Jean Michel Basquiat joined Mary Boone’s SoHo gallery; some of the works were an homage to the 1984 Summer Olympics with Olympics (1984), Taxi, 45th/Broadway (1984–85), and Zenith (1985).
Basquiat and Warhol
Contrary to what the media claimed, Andy Warhol was a true friend to Basquiat; he advised and guided the intricate world of global success, fickle art critics, and the international art world. At 24 years old, Basquiat was a millionaire, keeping his cash at home, buying Armani suits, and a habit of a thousand dollars in cocaine.
They collaborated on a large body of work. Their joint exhibition at the Tony Shafrazi Gallery was unsuccessful and dismissed by the critics. Some art critics panned Basquiat as Warhol’s mascot. Jean Michel Basquiat was very hurt, discriminated and fell into depression, causing the breaking up of their friendship. Basquiat and Warhol did not see each other again. When he heard of his death, Basquiat fell into a deep depression, and his drug consumption was out of control.
He used heroin to focus, knowing galleries and collectors expected masterpieces every time. By 1988, the need to constantly create for his worldwide show, with the pressure to produce and meet datelines, to be in the spotlight, and to continually be a target of criticism, took its toll on him. He battled the exploitative nature of the art industry and the pressures of being a black man in the white-dominated art world.
Basquiat took several sabbaticals, traveling worldwide to clear his mind; he attempted sobriety several times. However, despite his efforts, Basquiat died at the age of 27 of a heroin overdose at his home on Great Jones Street in Manhattan on August 12, 1988. He was found unresponsive in his bedroom by his girlfriend, Kelle Inman, and was taken to Cabrini Medical Center, where he was pronounced dead on arrival.

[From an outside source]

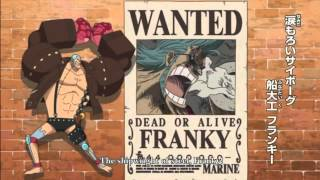 Repeat youtube video One Piece - Straw Hat Crew Fashion Show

In his short but prolific career, Basquiat produced around 1,500 drawings, about 600 paintings, and many sculptures and mixed-media works.
Basquiat Art.
Basquiat’s art focused on dichotomies such as wealth versus poverty, integration versus segregation, and inner versus outer experience. He appropriated poetry, drawing, painting, marring text and image, abstraction, figuration, and historical information. He used social commentary in his paintings as a tool for introspection based on his experiences as a black in society. His work attacks power structures, racism, colonialism, and support for class struggle.
Final Words.
Jean Michel Basquiat wanted to be a successful and famous artist, regardless of ethnicity. Too young to handle fame and fortune, he was not conscient that with success came loneliness, isolation, and paranoia of being used. He trusted and wanted to be accepted as a great artist, the next Warhol.
The death of Andy Warhol was traumatic; he mourned him deeply. He also mourned his lost innocence. Like so many before him, quick fame and fortune destabilize talented youth when millions of dollars are in question. After his death, a legend was born of rumors, gossip, and pure inventions. Today, his work is sold to private collectors for hundreds of millions.